A casa degli Attar non c'erano combattenti palestinesi e neppure ricercati, ma quell'abitazione situata nel punto più elevato di Atatra, rappresentava un punto strategico di osservazione e di fuoco per i comandi israeliani, responsabili dell'operazione «Pioggia d'estate» in corso a Gaza da quando, lo scorso 25 giugno, un militare, Ghilad Shalit, è stato sequestrato da un commando palestinese a Kerem Shalom. Anche ieri almeno tre civili uccisi in diversi raid aerei nella Striscia. E Khaled Meshaal, la guida suprema di Hamas in esilio, da Damasco ha chiesto apertamente a Israele il rilascio di prigionieri palestinesi in cambio della liberazione del soldato. «Il nostro popolo - ha detto - è unito nella richiesta di uno scambio tra il militare catturato e i detenuti nelle carceri del nemico sionista». Israele si oppone ad uno scambio di prigionieri.

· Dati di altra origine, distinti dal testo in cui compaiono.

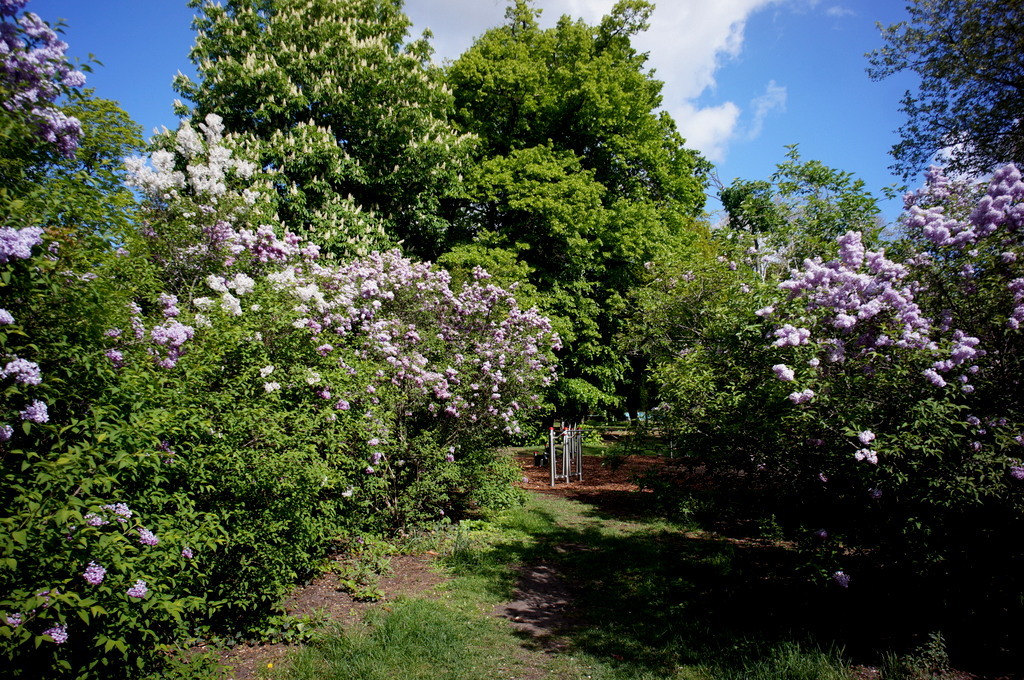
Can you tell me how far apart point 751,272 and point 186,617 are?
19.6ft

«Ho preso uno straccio bianco, l'ho sventolato e in ebraico ho urlato che eravamo soltanto una coppia con 10 figli e che non avevamo fatto nulla di male. Sono arrivati tre soldati e un ufficiale che mi hanno gridato in faccia di entrare subito con tutta la famiglia in una stanza e di non muoverci da lì, altrimenti non avrebbero esitato a sparare», ha detto Mohammed al-Attar. In quella stanza l'uomo, sua moglie e i figli ci sono rimasti, senza mangiare e potendo solo bere acqua dal rubinetto del bagno, fino alle 23 del giorno successivo, quando i soldati hanno abbandonato la «postazione». Nel frattempo i soldati hanno trasformato in trincea l'intero piano superiore della casa. Sono ben visibili i fori nelle pareti, fatti al livello del pavimento, per creare postazioni per i tiratori scelti. Le piastrelle sono state rimosse nelle stanze che si affacciano sul lato più esposto della casa, per permettere ai cecchini di posizionarsi più in basso rispetto alle postazioni di tiro. «Hanno preso piatti e bicchieri e li hanno fracassati sulle scale in modo che cocci e pezzi di vetri facessero da allarme sonoro in caso di arrivo di persone indesiderate - ha spiegato al-Attar - giovedì sera ho urlato che almeno i miei bambini avevano diritto di mangiare e che in nome di Dio dovevano permettermi di sfamarli. Loro hanno risposto sparando un paio di raffiche di mitra per spaventarmi e farmi stare zitto». L'incubo è finito soltanto il giorno dopo alle 23.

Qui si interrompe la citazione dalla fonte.